:: Task brief ::
Format the lines below as a JSON list of strings with one string per line, omitting any blank lines.

## start

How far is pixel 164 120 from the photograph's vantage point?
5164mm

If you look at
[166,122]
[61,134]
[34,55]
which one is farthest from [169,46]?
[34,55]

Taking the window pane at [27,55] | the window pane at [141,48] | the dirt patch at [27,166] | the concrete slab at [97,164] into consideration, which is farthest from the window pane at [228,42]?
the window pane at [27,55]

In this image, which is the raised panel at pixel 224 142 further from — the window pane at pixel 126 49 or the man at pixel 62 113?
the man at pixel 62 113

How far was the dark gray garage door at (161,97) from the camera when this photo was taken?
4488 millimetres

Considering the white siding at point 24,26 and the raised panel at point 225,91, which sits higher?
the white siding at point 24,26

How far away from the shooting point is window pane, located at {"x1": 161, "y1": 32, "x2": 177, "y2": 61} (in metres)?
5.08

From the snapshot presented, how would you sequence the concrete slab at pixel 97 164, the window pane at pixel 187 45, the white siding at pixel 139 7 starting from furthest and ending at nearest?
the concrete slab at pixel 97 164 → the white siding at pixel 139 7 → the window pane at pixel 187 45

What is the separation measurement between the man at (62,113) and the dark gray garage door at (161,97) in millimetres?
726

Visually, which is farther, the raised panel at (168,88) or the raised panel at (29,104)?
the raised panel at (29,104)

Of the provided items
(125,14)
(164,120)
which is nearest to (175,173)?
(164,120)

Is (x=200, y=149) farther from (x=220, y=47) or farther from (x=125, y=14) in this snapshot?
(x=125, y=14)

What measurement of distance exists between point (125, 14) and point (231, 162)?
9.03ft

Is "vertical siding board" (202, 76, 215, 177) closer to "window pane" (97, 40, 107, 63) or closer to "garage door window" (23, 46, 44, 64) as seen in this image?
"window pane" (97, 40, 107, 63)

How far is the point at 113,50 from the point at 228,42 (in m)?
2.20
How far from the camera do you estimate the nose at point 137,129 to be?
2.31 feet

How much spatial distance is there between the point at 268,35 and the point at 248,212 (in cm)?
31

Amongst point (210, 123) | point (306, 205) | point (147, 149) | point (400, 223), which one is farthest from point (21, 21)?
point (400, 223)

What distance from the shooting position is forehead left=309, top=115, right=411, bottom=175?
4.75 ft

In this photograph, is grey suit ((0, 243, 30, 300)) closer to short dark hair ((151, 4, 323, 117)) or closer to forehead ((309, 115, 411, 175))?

## end

:: Solution ::
[
  "How far is pixel 164 120 from the photograph's vantage point?",
  "5164mm",
  "If you look at",
  "[166,122]",
  "[61,134]",
  "[34,55]",
  "which one is farthest from [169,46]?",
  "[34,55]",
  "Taking the window pane at [27,55] | the window pane at [141,48] | the dirt patch at [27,166] | the concrete slab at [97,164] into consideration, which is farthest from the window pane at [228,42]?",
  "the window pane at [27,55]",
  "In this image, which is the raised panel at pixel 224 142 further from — the window pane at pixel 126 49 or the man at pixel 62 113?",
  "the man at pixel 62 113",
  "How far was the dark gray garage door at (161,97) from the camera when this photo was taken?",
  "4488 millimetres",
  "Considering the white siding at point 24,26 and the raised panel at point 225,91, which sits higher?",
  "the white siding at point 24,26",
  "How far away from the shooting point is window pane, located at {\"x1\": 161, \"y1\": 32, \"x2\": 177, \"y2\": 61} (in metres)?",
  "5.08",
  "From the snapshot presented, how would you sequence the concrete slab at pixel 97 164, the window pane at pixel 187 45, the white siding at pixel 139 7 starting from furthest and ending at nearest?",
  "the concrete slab at pixel 97 164 → the white siding at pixel 139 7 → the window pane at pixel 187 45",
  "What is the separation measurement between the man at (62,113) and the dark gray garage door at (161,97) in millimetres?",
  "726",
  "Visually, which is farther, the raised panel at (168,88) or the raised panel at (29,104)?",
  "the raised panel at (29,104)",
  "Of the provided items",
  "(125,14)",
  "(164,120)",
  "which is nearest to (175,173)?",
  "(164,120)",
  "Is (x=200, y=149) farther from (x=220, y=47) or farther from (x=125, y=14) in this snapshot?",
  "(x=125, y=14)",
  "What measurement of distance exists between point (125, 14) and point (231, 162)?",
  "9.03ft",
  "Is \"vertical siding board\" (202, 76, 215, 177) closer to \"window pane\" (97, 40, 107, 63) or closer to \"garage door window\" (23, 46, 44, 64) as seen in this image?",
  "\"window pane\" (97, 40, 107, 63)",
  "How far is the point at 113,50 from the point at 228,42 (in m)?",
  "2.20",
  "How far from the camera do you estimate the nose at point 137,129 to be?",
  "2.31 feet",
  "How much spatial distance is there between the point at 268,35 and the point at 248,212 (in cm)?",
  "31",
  "Amongst point (210, 123) | point (306, 205) | point (147, 149) | point (400, 223), which one is farthest from point (21, 21)?",
  "point (400, 223)",
  "What distance from the shooting position is forehead left=309, top=115, right=411, bottom=175?",
  "4.75 ft",
  "In this photograph, is grey suit ((0, 243, 30, 300)) closer to short dark hair ((151, 4, 323, 117)) or closer to forehead ((309, 115, 411, 175))?"
]